Sometime around 2020, humanity invented a new kind of engine. Like the internal combustion engine or the electric motor before it, the large language model is a machine that converts one form of energy into another. An electric motor converts electricity into rotational force. An LLM converts electricity into thought.
That’s a staggering thing to type, and an even more staggering thing to sit with. We built a machine that thinks. And then, almost immediately, we did something very specific with it. We built a car.
The Car
The chatbot is a car. It is one particular vehicle wrapped around a general-purpose engine. You sit in it, you steer it, and it takes you somewhere useful. ChatGPT, Claude, Gemini. All of them are cars. They have steering wheels and brake pedals and seat belts and airbags. They wait for you to turn the key and tell them where to go.
None of that is inherent to the engine. All of it was added after the fact.
Before chatbots existed, LLMs were raw engines sitting on a workbench. You could feed them literally anything as input and they would produce literally anything as output. There was no turn-taking. There was no concept of “your message” and “my response.” There was no personality, no safety guardrails, no carefully trained instinct to be helpful and harmless. You gave the engine a context, and it continued from there. If the context was about reducing suffering, it would talk about reducing suffering. If the context was about building weapons, it would talk about building weapons. If you accidentally fed it HTML instead of a chat message, it would just return HTML right back.
The raw engine is completely plastic. It has no opinion about what it should be doing. It has no shape until you give it one.
And then OpenAI gave it a shape. Sam Altman has said explicitly that one of the reasons they built ChatGPT was to get people accustomed to the idea of AI before more powerful systems arrived. They needed a familiar interface, something that felt like texting a smart friend, something benign that would not cause panic.
It worked. It worked so well, in fact, that most people now think the chatbot is the thing. They think the car is the engine. They have never seen the engine on the workbench, have never watched it produce raw unfiltered output with no guardrails, have never experienced just how flexible and powerful and frankly terrifying the underlying machine actually is. The chatbot format became so dominant that people forgot it was a choice.
Building the Car
To understand how much engineering goes into making a car out of an engine, consider what it actually takes to turn a raw LLM into a chatbot.

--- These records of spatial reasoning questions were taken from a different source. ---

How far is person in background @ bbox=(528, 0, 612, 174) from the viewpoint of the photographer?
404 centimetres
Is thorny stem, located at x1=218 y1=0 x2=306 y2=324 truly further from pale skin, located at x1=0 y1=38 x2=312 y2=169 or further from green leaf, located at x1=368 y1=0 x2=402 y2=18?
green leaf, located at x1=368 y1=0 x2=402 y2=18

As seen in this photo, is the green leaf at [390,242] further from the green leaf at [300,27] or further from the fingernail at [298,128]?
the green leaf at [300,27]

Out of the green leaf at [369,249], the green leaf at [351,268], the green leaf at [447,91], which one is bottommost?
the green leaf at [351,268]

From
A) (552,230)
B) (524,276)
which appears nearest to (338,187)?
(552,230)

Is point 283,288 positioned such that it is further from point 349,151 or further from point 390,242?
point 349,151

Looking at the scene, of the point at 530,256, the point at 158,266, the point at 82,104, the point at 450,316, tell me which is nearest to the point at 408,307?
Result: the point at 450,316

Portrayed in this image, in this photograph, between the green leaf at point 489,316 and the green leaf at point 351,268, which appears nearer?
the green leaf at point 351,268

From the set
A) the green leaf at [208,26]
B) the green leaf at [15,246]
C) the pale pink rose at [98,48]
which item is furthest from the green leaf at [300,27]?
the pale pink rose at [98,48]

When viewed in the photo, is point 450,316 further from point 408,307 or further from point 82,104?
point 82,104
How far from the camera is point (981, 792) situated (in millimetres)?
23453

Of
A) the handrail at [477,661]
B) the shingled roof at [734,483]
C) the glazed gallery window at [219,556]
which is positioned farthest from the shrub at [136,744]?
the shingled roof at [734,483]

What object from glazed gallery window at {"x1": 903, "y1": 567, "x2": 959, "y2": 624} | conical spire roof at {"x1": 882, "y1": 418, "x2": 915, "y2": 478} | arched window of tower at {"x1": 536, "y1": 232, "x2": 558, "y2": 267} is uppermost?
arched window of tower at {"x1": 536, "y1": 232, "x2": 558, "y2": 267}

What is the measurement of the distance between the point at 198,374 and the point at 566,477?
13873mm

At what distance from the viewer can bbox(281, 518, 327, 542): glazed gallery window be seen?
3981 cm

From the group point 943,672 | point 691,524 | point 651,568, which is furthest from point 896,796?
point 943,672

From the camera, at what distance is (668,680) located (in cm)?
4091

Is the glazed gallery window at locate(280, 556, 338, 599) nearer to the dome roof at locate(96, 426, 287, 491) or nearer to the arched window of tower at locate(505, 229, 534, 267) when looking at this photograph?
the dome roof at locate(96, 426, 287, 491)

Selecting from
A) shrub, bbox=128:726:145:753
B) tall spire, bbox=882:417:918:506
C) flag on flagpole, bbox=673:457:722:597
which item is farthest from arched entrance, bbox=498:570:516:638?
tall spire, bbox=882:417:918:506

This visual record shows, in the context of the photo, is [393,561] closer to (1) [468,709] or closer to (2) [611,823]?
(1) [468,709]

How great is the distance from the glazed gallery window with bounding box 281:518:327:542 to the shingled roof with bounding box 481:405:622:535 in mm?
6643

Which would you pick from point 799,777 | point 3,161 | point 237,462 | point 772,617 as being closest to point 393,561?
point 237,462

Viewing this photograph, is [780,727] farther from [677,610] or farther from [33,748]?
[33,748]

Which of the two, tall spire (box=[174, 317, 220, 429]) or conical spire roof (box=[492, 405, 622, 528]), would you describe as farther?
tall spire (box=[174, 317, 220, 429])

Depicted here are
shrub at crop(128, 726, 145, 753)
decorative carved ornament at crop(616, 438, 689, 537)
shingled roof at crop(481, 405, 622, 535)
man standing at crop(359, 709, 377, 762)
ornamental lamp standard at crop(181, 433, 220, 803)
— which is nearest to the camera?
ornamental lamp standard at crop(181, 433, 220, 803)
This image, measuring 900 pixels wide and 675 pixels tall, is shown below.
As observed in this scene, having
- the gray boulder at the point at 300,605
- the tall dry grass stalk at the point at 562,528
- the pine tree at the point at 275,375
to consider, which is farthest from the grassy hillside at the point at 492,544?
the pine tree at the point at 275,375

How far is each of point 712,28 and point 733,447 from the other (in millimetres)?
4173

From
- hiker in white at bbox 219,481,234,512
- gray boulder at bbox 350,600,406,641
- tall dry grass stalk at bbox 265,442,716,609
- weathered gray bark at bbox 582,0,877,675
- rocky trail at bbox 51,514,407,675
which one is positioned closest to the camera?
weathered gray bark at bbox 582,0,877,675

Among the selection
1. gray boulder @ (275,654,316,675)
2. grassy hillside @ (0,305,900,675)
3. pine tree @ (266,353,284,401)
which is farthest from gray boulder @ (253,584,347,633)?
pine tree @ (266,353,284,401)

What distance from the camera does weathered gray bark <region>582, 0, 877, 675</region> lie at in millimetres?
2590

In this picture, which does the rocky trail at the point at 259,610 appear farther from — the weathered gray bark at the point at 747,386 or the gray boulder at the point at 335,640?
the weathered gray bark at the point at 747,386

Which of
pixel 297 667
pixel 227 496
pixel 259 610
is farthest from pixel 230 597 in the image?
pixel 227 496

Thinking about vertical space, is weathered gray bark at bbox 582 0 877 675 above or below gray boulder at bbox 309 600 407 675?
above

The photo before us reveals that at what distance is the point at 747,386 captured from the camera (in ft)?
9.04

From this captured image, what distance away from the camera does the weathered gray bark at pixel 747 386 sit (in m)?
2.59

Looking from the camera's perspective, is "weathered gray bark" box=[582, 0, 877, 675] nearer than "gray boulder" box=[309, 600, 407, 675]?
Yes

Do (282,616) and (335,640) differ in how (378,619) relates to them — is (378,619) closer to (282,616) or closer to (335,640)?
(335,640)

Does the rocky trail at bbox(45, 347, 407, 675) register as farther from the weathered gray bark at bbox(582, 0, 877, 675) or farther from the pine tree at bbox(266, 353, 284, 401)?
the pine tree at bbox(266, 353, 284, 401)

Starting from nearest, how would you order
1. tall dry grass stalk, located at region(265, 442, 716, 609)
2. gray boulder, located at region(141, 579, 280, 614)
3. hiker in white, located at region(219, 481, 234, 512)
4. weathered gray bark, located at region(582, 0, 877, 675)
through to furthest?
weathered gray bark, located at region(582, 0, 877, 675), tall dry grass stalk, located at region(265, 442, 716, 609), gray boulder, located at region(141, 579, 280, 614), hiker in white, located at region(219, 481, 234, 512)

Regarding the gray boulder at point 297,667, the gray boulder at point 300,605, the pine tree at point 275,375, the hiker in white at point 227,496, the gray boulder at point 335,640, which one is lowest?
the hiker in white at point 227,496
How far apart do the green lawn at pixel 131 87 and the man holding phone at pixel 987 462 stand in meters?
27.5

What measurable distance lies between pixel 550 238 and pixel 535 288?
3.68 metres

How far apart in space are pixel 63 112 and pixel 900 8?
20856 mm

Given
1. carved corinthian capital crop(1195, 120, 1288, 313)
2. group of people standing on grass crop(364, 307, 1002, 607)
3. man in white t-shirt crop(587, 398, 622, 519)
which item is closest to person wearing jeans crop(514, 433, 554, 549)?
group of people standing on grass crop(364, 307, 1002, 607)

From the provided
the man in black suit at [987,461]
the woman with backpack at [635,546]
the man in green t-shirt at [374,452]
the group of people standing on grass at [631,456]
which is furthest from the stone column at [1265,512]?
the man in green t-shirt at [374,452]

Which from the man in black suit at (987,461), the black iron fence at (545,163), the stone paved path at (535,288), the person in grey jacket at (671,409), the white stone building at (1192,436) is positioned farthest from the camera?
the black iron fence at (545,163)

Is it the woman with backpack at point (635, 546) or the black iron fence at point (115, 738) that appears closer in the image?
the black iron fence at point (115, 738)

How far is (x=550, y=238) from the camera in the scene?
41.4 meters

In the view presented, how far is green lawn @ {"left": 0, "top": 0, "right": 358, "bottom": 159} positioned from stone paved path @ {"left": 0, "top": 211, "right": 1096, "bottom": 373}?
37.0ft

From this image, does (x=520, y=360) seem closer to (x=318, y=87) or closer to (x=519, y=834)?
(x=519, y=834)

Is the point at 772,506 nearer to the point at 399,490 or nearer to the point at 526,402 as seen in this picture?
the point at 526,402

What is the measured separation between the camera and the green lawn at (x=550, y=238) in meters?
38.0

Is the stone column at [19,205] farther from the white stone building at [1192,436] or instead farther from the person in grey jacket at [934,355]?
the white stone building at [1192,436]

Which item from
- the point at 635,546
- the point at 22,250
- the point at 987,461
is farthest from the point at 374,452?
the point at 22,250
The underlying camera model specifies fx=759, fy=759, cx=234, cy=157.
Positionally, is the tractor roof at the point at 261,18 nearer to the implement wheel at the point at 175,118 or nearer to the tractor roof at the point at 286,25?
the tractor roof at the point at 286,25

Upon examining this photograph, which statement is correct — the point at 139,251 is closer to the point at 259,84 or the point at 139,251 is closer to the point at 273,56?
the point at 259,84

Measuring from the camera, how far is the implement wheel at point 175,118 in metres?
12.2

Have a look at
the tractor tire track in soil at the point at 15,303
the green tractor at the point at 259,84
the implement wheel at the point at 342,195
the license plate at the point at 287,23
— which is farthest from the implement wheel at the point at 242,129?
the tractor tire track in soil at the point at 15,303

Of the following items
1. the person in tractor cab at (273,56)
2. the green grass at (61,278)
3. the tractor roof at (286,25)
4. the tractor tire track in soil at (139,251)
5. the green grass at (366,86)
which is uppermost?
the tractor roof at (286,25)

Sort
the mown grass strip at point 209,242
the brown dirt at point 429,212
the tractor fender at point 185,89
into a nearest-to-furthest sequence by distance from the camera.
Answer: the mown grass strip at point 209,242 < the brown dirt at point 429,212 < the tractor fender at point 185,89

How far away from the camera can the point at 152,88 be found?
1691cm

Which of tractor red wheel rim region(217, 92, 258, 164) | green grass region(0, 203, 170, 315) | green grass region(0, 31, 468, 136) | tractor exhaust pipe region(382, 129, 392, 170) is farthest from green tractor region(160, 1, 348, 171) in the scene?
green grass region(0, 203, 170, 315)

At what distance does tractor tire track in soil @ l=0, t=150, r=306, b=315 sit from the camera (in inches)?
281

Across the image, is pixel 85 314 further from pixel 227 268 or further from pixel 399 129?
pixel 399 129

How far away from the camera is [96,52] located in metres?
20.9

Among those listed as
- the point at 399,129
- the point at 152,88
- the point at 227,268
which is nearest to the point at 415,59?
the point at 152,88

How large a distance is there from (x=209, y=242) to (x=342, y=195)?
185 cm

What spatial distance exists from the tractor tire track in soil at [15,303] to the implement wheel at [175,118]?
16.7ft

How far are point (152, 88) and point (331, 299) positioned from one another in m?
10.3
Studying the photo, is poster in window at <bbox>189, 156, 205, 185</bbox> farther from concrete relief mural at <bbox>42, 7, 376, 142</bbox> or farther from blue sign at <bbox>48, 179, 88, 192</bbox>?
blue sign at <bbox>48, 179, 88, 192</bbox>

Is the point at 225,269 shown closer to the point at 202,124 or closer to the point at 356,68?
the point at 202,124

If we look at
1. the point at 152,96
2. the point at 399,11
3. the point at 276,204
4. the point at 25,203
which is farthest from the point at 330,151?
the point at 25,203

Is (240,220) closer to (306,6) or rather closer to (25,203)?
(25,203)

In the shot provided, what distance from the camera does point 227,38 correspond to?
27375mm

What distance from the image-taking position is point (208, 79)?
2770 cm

First, you train it on massive amounts of conversational data so it understands the shape of a two-person exchange. You are teaching it turn-taking. My turn, your turn, my turn, your turn. Without this training, if you didn’t include a stop token, the model would happily simulate both sides of the conversation forever. It would just keep going, generating message after message from both participants, because from its perspective the entire conversation is just one continuous block of text.
Then you apply reinforcement learning from human feedback. This is the process of showing the model multiple possible responses and having human evaluators rank which ones are more helpful, more accurate, more safe. You are essentially giving the model a small reward every time it behaves the way you want. Be polite. Be helpful. Don’t say anything dangerous. Refuse gracefully when asked for something harmful.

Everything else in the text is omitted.